September Monthly Meta: Quality Assurance

Published Sept. 1, 2021, 8:41 a.m.

While many of our statistics reflect the number of transcriptions someone completed, it is much more important that they are well made. Or as we often say: "Quality over quantity".

But how can we make sure that this is actually the case? With such a large volume of transcriptions it would be impossible to review all of them. In this post we look at the measures we take and how the process has been drastically improved during the last few months.

Welcoming New Volunteers

The first thing we do is welcome all new volunteers. A mod from the welcome team will send a friendly message to the new user and give them feedback on their very first transcription.

This will already solve the most pressing issues, like using the Fancy Pants editor instead of Markdown mode. In fact, it was our only method of quality assurance for a long time. But is it enough? Not really. Considering the big number of different templates and post types, it is easy to make mistakes even after the initial feedback.

Transcription Checks

After deploying the new bot system, we gained more options to control the transcription quality.

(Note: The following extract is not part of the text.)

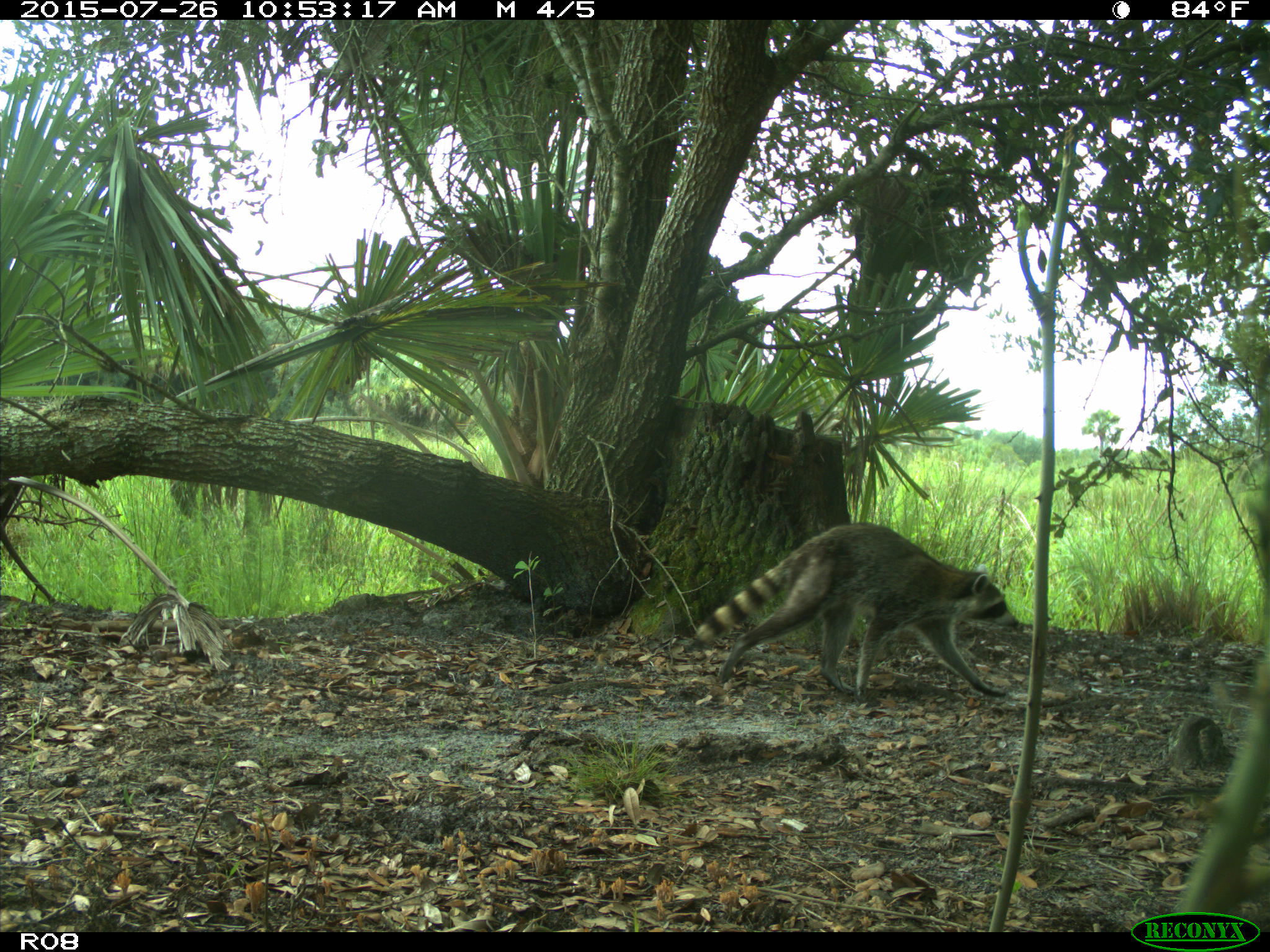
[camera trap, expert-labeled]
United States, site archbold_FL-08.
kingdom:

We added a system that randomly submits new transcriptions for review, based on the experience of the volunteer.

Since the inception of the checks on June 5th, we have already reviewed over 2,200 transcriptions. This system has proven to be very effective. For new transcribers, it makes sure that they get familiar with the templates and understand the quirks of Reddit Markdown. But even for experienced transcribers it unveiled some issues, such as using old templates that have been updated recently.

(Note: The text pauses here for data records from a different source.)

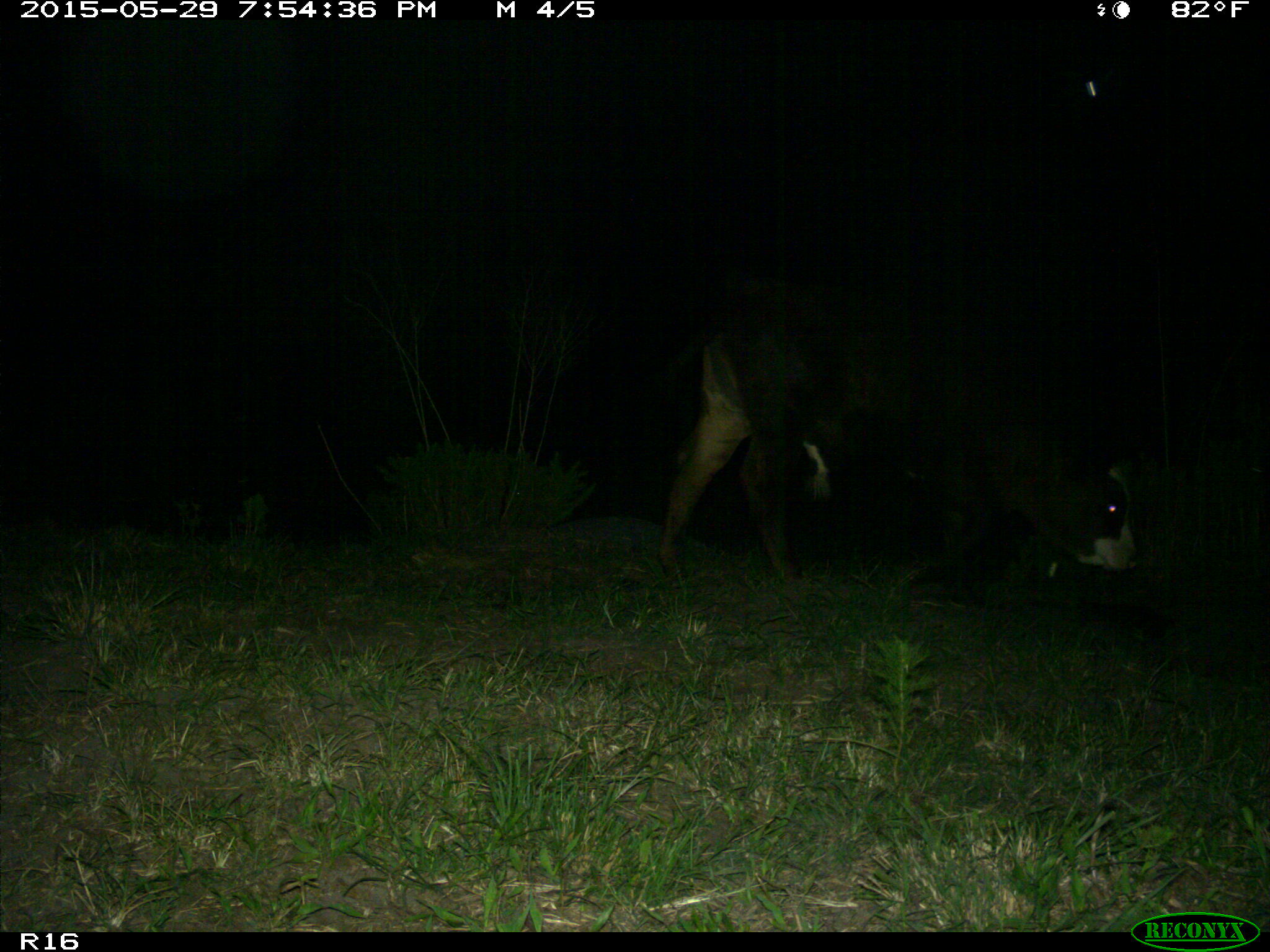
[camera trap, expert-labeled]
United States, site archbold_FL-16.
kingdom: Animalia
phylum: Chordata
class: Mammalia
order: Artiodactyla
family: Bovidae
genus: Bos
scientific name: Bos taurus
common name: domestic cow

Automatic Formatting Checks

It became clear that a lot of issues are very common and appear in many transcriptions. Unfortunately some of them, like not escaping a Reddit username or accidentally making a heading instead of a separator, are not visible on all clients without checking the Markdown source. Therefore, it was a lot of work for the Welcome and User mods to check for these things and to ask transcribers to fix them again and again.

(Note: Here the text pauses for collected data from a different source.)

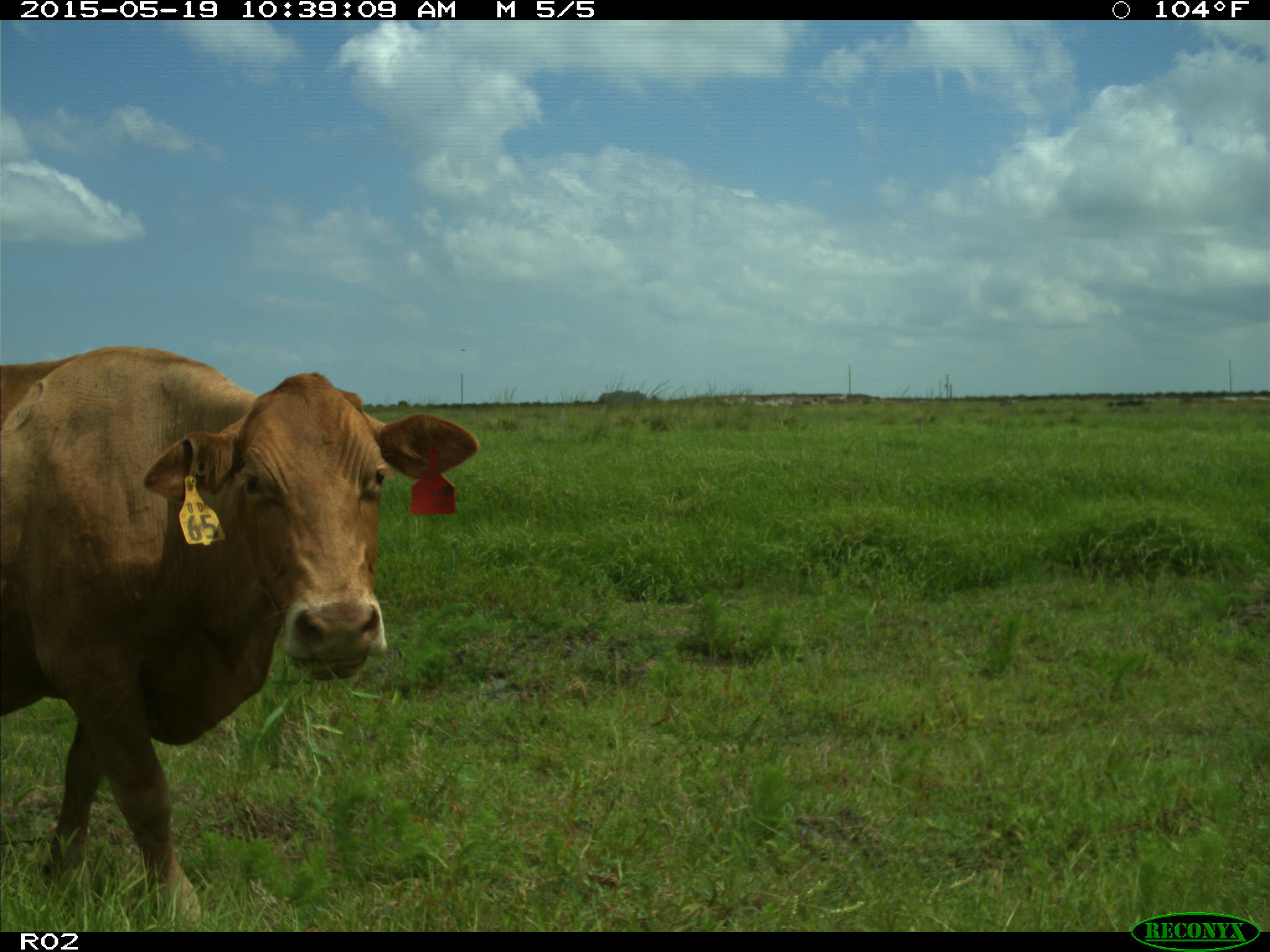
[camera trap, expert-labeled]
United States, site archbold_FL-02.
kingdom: Animalia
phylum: Chordata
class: Mammalia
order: Artiodactyla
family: Bovidae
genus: Bos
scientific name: Bos taurus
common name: domestic cow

This created the idea of automated formatting checks. Why review everything manually if the bot can do it for you? The Development team (with contributions by u/--B_L_A_N_K--) added automatic detection for a lot of common issues:

Forgetting the header
Making the header bold instead of italic
Forgetting the separators after the header and before the footer
Using a wrong footer
Accidentally making a heading instead of a separator by forgetting the empty line before it
Accidentally making a heading instead of a hashtag by forgetting the backslash escape
Using a fenced code block instead of four spaces before each line

This helped reduce the workload for the other mod teams and also had another nice side effect: Because the done response is rejected before the formatting has been fixed, the transcriptions with formatting errors won’t enter our database. Unfortunately we can’t check for edits on each transcription, so the more issues we can detect before a done gets accepted, the better.

Of course, not all issues can be detected automatically, so the welcoming and manual reviews are still important.

Treasure Hunt Reviews

Last, but not least, the Engagement team also contributes to the quality assurance. Every treasure hunt entry is manually checked for accuracy, including formatting issues, duplicate submissions and use of an incorrect template. Because we get more than 100 transcriptions submitted each tenday, this is also a considerable chunk of work, especially considering that the Engagement team is one of the smallest mod teams.

And that's it for this monthly meta! We plan to further improve our quality measures in the future. Do you have any ideas? Please let us know!